Edit the bankruptcy appeal summaries from "(United States Third" up to and including "of the statute.", putting "Tax Authorities" in place of "Taxing Authorities".

[DOCUMENT EXTRACT Boundary: Start]

In re: Lehman Bros.

(United States Second Circuit) – In a Chapter 11 bankruptcy appeal by thousands of former employees of debtor who held restricted stock units that were rendered worthless after the filing, the district court’s judgment sustaining debtor’s objections to the claims, on grounds that the claims must be subordinated to the claims of general creditors pursuant to 11 U.S.C. section 510(b) because the former arise from the purchase or sale of securities, is affirmed where the claims at issue must be subordinated pursuant to 11 U.S.C. section 510(b) because, within the meaning of that statute: 1) restricted stock units are securities; 2) the claimants acquired them in a purchase; and 3) the claims for damages arise from that purchase or the asserted rescission thereof.

In re: The Trustees of Conneaut Lake PArk, Inc.

(United States Third Circuit) – In a bankruptcy case involving 40 Pa. Stat. section 638, which prohibits insurance companies from paying fire insurance proceeds to a ‘named insured’ unless the local municipality certifies that no delinquent taxes are owed on the property where the insured structure was located, the District Court’s judgment reversing the Bankruptcy Court grant of summary judgment to the Taxing Authorities and holding that ‘named insured’ as used in Section 638 includes only those who own the structure at issue and are responsible for the delinquent taxes, is reversed where this interpretation contravenes the text of the statute.

[DOCUMENT EXTRACT Boundary: End]
[DATA EXCERPTS Boundary: Start]

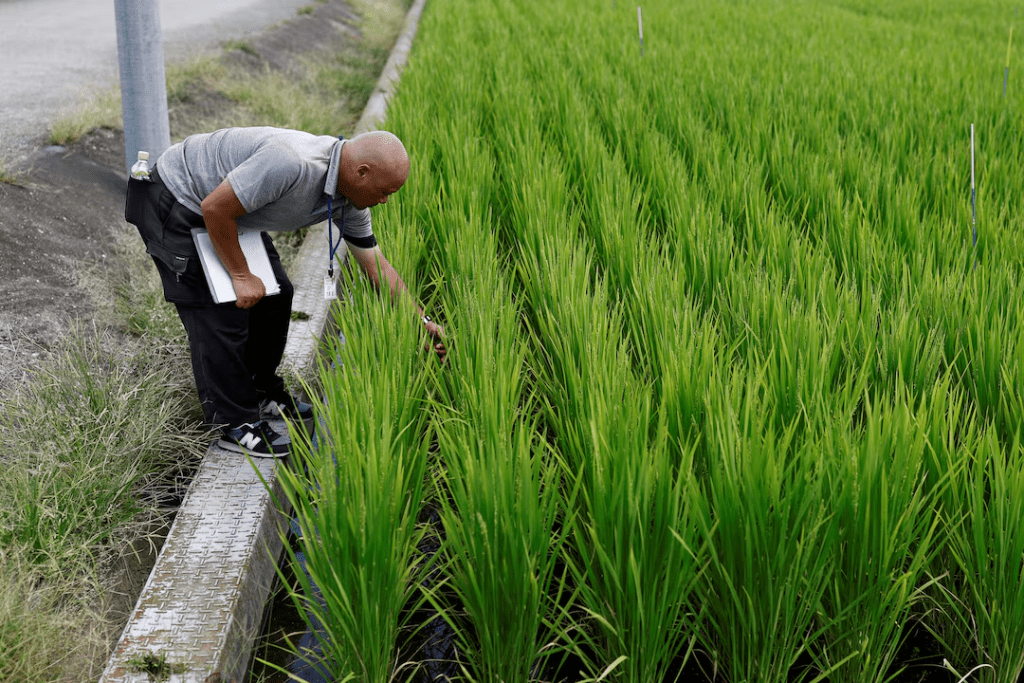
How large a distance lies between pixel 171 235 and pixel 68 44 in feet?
→ 19.8

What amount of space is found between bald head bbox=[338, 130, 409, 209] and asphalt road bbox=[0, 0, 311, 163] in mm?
2047

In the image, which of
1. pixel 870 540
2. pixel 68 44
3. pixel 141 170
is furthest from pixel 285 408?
pixel 68 44

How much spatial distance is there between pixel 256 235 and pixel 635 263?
0.97 m

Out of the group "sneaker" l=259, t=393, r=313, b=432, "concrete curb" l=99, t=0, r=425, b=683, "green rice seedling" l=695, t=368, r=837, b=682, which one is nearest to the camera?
"green rice seedling" l=695, t=368, r=837, b=682

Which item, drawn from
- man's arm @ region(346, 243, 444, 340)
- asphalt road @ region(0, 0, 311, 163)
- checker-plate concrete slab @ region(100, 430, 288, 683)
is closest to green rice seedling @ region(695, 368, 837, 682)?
checker-plate concrete slab @ region(100, 430, 288, 683)

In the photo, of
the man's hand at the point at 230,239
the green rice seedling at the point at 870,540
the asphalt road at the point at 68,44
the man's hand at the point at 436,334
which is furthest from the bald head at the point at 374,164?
the asphalt road at the point at 68,44

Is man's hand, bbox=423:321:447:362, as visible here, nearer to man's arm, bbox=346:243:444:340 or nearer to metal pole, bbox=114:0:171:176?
man's arm, bbox=346:243:444:340

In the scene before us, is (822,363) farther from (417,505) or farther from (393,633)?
(393,633)

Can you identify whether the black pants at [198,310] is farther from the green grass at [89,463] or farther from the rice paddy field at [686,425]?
the rice paddy field at [686,425]

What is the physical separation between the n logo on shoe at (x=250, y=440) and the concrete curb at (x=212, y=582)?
38 mm

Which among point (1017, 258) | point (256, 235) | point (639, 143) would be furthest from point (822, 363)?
point (639, 143)

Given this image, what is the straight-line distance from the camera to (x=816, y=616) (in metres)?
1.54

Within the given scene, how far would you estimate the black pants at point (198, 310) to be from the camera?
2.00m

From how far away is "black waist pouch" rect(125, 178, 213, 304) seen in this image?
1.99m
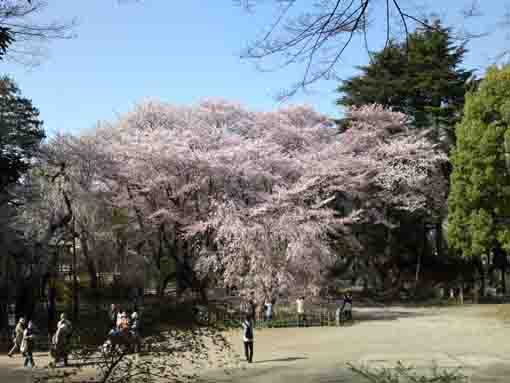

[DATA EXCERPTS Boundary: End]

- [TASK ANSWER]:
(United States Third Circuit) – In a bankruptcy case involving 40 Pa. Stat. section 638, which prohibits insurance companies from paying fire insurance proceeds to a ‘named insured’ unless the local municipality certifies that no delinquent taxes are owed on the property where the insured structure was located, the District Court’s judgment reversing the Bankruptcy Court grant of summary judgment to the Tax Authorities and holding that ‘named insured’ as used in Section 638 includes only those who own the structure at issue and are responsible for the delinquent taxes, is reversed where this interpretation contravenes the text of the statute.